Es una excelente primera serpiente para quien está dispuesto a manejar roedores congelados y entiende que los animales no son adornos. Tolera ausencias del cuidador (un viaje de una semana no supone problema si la temperatura está bien controlada), no necesita atención diaria y come con tanta regularidad que rara vez genera angustia.
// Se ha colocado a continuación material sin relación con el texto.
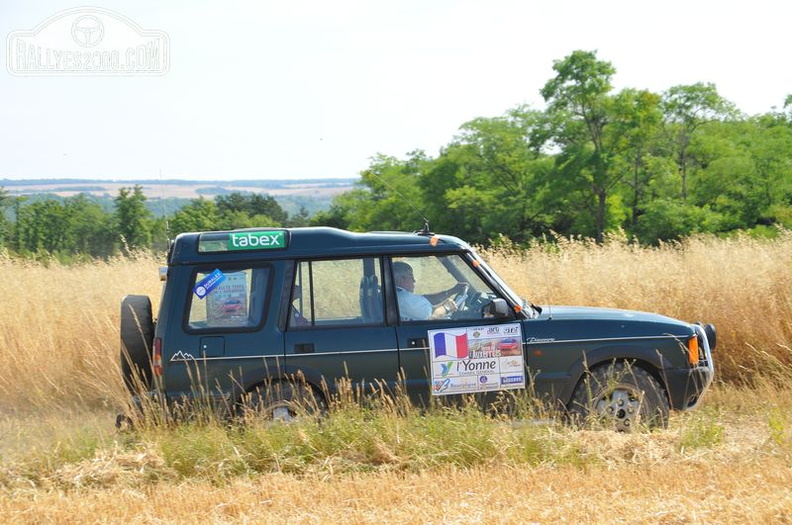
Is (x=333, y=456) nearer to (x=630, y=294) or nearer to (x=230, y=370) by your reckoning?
(x=230, y=370)

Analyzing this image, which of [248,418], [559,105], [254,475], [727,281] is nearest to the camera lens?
[254,475]

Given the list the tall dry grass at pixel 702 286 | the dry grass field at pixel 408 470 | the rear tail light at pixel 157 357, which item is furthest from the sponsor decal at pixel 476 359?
the tall dry grass at pixel 702 286

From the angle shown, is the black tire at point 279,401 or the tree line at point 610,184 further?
the tree line at point 610,184

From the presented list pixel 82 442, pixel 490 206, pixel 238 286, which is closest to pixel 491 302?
pixel 238 286

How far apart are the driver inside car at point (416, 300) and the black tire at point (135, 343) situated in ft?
7.11

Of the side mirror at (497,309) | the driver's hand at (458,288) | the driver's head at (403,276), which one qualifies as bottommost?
the side mirror at (497,309)

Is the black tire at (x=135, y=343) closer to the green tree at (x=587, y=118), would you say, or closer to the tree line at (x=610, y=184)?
the tree line at (x=610, y=184)

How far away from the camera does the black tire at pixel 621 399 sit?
23.7 feet

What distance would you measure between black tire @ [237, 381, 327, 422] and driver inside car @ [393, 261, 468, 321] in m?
0.99

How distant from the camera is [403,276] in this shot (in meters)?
7.34

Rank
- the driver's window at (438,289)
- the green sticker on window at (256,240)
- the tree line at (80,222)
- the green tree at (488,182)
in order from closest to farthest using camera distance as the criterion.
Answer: the green sticker on window at (256,240)
the driver's window at (438,289)
the tree line at (80,222)
the green tree at (488,182)

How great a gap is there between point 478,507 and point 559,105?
1682 inches

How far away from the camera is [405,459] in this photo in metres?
6.53

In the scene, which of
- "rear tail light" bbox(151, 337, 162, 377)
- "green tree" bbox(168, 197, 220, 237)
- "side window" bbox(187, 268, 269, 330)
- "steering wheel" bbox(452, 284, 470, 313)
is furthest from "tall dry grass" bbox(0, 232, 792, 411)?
"green tree" bbox(168, 197, 220, 237)
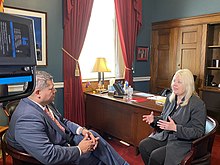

Tampoco requiere material muy caro: con un terrario de PVC, una placa calefactora, un termostato y dos escondites estás resuelto para toda la vida del animal.
No es buena elección si te incomoda alimentar con roedores enteros, si esperas un animal «afectivo» tipo gato o si crees que podrás alojarla con otras serpientes. En esos casos hay otras especies y, sobre todo, otros animales más apropiados. Para todo lo demás, la californiae sigue siendo una de las apuestas más seguras del hobby ofidio.
Productos recomendados para Lampropeltis californiae
- Terrario de PVC 100×50×50 con apertura frontal
- Placa calefactora para zona cálida
- Termostato proporcional o de pulso
- Sustrato de virutas de álamo (aspen)
- Escondites de resina (caliente y frío)
- Bebedero pesado de cerámica
- Pinzas largas para alimentación
- Termómetro/higrómetro digital con sonda
Preguntas frecuentes
¿Es venenosa la serpiente real de California?
No. Es una serpiente constrictora: mata a su presa por compresión, no por inoculación de veneno. Su mordedura, en caso de producirse, es comparable a un arañazo y se desinfecta con agua y jabón.
¿Puedo tener dos californiae en el mismo terrario?
Nunca. Es una especie ofidiófaga que se alimenta de otras serpientes en la naturaleza. Alojar dos juntas suele acabar con una comiéndose a la otra en cuestión de horas.
¿Cuánto vive?
Con cuidados correctos vive entre 15 y 25 años. Hay ejemplares documentados que han superado los 30 años en colecciones particulares.
¿Necesita UVB?
No es imprescindible. La californiae sintetiza vitamina D3 a partir de los roedores enteros que consume. Una tira UVB suave puede aportar beneficios pero no es obligatoria.
¿Es legal en España?
Sí, no está en CITES ni en el catálogo nacional de invasoras. Conviene comprobar normativas autonómicas (especialmente Baleares y Canarias) antes de adquirirla.